Fitch Upgrades Huatai Property & Casualty's IFS to 'A'; Outlook Stable
KEY RATING DRIVERS
The rating upgrade reflects Huatai P&C's strong capitalisation, improving claim ratio, sound liquidity, and manageable exposure to risky assets. The rating also recognises the company's track record of operating in China and its status as a Core subsidiary of its immediate parent, Huatai Insurance Group Co., Ltd (HIG).
Under Fitch's insurance rating methodology, Huatai P&C is considered a Core subsidiary within the group. HIG's risk-adjusted capitalisation on a consolidated basis was Extremely Strong at end-2014, as measured by Fitch's Prism Factor-Based Model (FBM). Fitch believes that HIG is capable of providing capital support to facilitate the business growth of its insurance subsidiaries, if needed. The infusion of CNY1bn in new capital into Huatai P&C in 2014 further demonstrated HIG's commitment to fund the subsidiary's business expansion.
Surplus growth and the fresh equity injection strengthened the company's solvency ratio to 392.4% at end-2014 from 216% at end-2013. The company's disciplined underwriting approach underpins its capital buffer, which Fitch believes is sufficient to withstand potential underwriting volatility and to support its planned growth in the coming one to two years.
Huatai P&C's combined ratio improved to about 99.9% in 2014 from 100.7% in 2013, mainly due to the better claims experience from the motor, commercial property, credit and surety insurance lines. The company continued to report a better loss ratio than its major Chinese peers. Its loss ratio averaged 52.5% over the past five years. Based on Huatai P&C's preliminary claim statistics, Fitch believes that the company's net exposure to claims from blasts at a chemical warehouse in Tianjin in August 2015 should be manageable relative to its capitalisation.
Fitch believes Huatai P&C has sound liquidity to support potential cash outflows from its short-tailed insurance liabilities. Its liquid assets continued to account for about 2.8x of its net claim reserves and 1.2x of its net technical reserves at end-2014 despite an increase in investment in illiquid infrastructure-related loans and trust products after 2012.
Key rating constraints include a higher expense ratio relative to its major peers due to its moderate operating scale, the consistently soft pricing environment in certain business lines, such as property insurance, and intense market competition. While Huatai P&C has further widened its distribution coverage by expanding its exclusive agency force and e-commerce channel over the last few years, its market share remained small in the Chinese non-life market. Its limited operating scale could consistently undermine the company's expense ratio.
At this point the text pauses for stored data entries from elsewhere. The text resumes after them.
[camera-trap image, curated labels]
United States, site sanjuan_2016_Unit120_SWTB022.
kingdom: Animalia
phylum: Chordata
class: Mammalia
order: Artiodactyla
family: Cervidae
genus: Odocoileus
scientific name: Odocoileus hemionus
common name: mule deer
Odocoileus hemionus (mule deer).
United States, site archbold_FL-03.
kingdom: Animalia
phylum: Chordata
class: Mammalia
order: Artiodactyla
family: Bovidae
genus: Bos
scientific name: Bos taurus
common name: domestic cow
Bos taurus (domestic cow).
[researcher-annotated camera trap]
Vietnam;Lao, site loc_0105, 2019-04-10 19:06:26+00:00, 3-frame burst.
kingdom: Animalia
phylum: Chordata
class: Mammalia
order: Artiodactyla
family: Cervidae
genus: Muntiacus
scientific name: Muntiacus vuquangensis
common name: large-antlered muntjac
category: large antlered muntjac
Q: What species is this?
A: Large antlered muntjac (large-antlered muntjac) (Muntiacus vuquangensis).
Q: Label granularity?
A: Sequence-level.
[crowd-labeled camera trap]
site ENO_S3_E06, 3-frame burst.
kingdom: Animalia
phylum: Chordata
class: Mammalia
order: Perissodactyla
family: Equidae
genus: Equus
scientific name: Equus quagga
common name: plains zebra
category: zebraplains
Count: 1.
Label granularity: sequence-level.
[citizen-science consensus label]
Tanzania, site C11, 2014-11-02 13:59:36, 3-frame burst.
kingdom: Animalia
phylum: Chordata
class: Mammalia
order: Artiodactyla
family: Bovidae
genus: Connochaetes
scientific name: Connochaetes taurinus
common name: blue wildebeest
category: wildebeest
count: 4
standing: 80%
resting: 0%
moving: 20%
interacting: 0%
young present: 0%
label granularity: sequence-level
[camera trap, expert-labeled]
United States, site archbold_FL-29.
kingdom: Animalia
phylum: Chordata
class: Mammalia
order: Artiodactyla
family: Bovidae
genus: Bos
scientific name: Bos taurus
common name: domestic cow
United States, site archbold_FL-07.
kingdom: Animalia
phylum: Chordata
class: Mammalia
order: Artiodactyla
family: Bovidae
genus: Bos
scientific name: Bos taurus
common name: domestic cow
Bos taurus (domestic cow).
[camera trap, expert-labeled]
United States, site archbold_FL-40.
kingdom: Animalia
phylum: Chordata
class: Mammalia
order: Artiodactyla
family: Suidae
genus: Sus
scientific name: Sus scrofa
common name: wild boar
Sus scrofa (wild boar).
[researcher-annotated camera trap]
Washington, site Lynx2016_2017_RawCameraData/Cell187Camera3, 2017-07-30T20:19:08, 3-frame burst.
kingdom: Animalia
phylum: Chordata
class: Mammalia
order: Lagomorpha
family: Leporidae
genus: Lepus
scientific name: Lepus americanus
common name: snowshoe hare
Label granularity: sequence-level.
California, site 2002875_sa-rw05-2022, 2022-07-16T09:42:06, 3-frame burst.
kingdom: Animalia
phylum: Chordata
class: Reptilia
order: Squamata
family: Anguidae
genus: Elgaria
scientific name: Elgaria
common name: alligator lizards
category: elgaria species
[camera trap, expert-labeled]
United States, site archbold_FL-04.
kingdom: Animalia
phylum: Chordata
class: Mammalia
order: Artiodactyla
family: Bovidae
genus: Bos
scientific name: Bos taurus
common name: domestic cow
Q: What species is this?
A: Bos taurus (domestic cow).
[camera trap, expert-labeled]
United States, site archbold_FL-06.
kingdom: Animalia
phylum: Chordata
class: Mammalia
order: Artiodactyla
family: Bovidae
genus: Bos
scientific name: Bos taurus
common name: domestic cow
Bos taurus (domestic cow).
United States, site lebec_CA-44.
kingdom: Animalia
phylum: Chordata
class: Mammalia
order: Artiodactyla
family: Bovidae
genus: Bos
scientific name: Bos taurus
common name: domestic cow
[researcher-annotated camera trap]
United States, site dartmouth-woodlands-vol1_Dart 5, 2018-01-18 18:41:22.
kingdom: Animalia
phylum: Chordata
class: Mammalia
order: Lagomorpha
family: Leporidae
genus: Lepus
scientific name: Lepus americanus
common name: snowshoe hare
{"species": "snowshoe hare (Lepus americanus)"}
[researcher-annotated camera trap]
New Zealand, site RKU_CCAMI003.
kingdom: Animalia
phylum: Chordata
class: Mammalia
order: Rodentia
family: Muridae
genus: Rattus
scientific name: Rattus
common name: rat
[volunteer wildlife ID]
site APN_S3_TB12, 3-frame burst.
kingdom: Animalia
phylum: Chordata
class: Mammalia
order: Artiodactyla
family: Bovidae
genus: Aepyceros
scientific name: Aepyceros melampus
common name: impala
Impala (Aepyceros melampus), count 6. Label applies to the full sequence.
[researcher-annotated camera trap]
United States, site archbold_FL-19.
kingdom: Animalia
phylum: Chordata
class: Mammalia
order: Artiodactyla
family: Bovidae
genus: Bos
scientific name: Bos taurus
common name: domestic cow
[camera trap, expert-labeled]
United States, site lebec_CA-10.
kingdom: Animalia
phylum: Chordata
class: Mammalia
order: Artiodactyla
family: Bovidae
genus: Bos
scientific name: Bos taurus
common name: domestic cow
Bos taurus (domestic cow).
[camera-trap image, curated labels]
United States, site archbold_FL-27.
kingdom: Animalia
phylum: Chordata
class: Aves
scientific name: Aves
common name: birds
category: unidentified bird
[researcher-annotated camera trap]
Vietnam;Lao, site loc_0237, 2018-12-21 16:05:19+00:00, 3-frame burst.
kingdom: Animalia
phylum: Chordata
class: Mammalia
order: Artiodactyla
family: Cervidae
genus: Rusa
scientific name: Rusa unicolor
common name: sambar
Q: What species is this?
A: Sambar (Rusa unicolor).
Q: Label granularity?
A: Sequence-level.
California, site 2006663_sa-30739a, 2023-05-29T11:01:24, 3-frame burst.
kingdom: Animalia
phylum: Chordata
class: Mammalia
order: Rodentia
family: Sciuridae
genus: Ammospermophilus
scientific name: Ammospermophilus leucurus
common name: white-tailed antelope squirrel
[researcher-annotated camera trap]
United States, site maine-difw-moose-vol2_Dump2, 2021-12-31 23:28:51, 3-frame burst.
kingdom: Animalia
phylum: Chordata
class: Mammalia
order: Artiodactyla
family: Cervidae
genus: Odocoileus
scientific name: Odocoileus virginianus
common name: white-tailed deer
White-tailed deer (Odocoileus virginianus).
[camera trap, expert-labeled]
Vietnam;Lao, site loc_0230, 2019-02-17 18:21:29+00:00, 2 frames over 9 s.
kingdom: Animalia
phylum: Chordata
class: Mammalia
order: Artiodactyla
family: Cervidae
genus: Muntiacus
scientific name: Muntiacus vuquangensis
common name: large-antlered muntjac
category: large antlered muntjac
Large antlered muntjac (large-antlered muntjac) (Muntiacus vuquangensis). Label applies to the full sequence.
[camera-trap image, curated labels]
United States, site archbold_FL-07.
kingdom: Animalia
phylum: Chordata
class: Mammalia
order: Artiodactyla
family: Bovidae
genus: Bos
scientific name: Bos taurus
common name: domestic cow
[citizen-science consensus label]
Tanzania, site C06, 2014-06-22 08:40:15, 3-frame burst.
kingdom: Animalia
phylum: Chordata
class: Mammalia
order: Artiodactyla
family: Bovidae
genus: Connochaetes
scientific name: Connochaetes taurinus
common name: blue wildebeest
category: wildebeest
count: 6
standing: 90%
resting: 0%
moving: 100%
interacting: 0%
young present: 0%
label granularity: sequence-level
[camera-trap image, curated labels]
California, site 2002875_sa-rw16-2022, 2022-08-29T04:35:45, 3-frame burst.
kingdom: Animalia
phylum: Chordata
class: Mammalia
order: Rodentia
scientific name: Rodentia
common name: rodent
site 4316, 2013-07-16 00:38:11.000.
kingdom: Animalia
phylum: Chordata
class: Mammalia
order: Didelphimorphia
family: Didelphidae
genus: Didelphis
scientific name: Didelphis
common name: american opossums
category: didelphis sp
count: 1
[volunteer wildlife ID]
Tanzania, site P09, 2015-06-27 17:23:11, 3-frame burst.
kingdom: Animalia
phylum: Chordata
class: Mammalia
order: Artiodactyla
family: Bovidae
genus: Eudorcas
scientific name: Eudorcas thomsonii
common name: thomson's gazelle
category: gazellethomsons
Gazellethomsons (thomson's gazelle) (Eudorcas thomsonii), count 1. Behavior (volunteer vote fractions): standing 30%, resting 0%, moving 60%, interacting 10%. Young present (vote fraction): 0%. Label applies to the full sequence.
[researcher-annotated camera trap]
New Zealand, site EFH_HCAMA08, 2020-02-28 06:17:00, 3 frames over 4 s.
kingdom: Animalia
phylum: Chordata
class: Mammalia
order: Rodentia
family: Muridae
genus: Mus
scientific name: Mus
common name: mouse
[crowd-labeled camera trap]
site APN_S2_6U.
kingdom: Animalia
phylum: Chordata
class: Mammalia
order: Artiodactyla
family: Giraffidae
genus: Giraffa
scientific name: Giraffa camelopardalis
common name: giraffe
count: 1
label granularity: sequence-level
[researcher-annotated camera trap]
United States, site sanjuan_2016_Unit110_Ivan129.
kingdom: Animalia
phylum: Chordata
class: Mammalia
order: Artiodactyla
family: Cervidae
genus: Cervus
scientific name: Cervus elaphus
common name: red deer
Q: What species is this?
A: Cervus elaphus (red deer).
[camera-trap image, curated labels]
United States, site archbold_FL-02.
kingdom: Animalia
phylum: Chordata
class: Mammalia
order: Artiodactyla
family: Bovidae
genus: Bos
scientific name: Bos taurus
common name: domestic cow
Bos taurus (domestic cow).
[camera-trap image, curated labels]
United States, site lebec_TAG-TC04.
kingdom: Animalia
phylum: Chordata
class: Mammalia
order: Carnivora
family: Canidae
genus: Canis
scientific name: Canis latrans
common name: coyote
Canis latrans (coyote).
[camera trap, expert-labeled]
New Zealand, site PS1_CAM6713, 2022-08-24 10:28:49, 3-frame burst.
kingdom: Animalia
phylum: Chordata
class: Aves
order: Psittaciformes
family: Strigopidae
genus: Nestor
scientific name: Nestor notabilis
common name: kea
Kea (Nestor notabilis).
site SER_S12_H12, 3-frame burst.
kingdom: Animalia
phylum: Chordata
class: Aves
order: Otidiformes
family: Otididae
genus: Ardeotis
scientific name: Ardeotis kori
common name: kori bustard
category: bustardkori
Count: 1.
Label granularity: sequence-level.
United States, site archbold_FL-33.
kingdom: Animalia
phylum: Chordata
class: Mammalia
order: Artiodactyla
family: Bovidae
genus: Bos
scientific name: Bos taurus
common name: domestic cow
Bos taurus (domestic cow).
The trial deregulation of commercial motor insurance pricing in China is unlikely to lead to irrational price cuts in the near term. However, Fitch remains cautious about the impact of the deregulation on motor insurer's underwriting profitability.
RATING SENSITIVITIES
Downgrade rating triggers include:
- a sustained decline in capital strength with HIG's solvency ratio below 250% or its score computed by Fitch Prism FBM at below 'Strong',
- deterioration in Huatai P&C's combined ratio to consistently higher than 105%,
- a reduction in HIG's pre-tax return on assets on a consolidated basis to below 1% for a prolonged period (2014: 3.1%).
Given Huatai P&C's market profile, an upgrade of the rating is unlikely in the near term. Over the medium term, upgrade rating triggers include Huatai P&C's ability to further improve its combined ratio to below 95% and HIG's ability to strengthen its business profile, in terms of distribution network, brand name, and business franchise, to improve its overall operating stability, and to maintain its Prism FBM score at 'Very Strong'.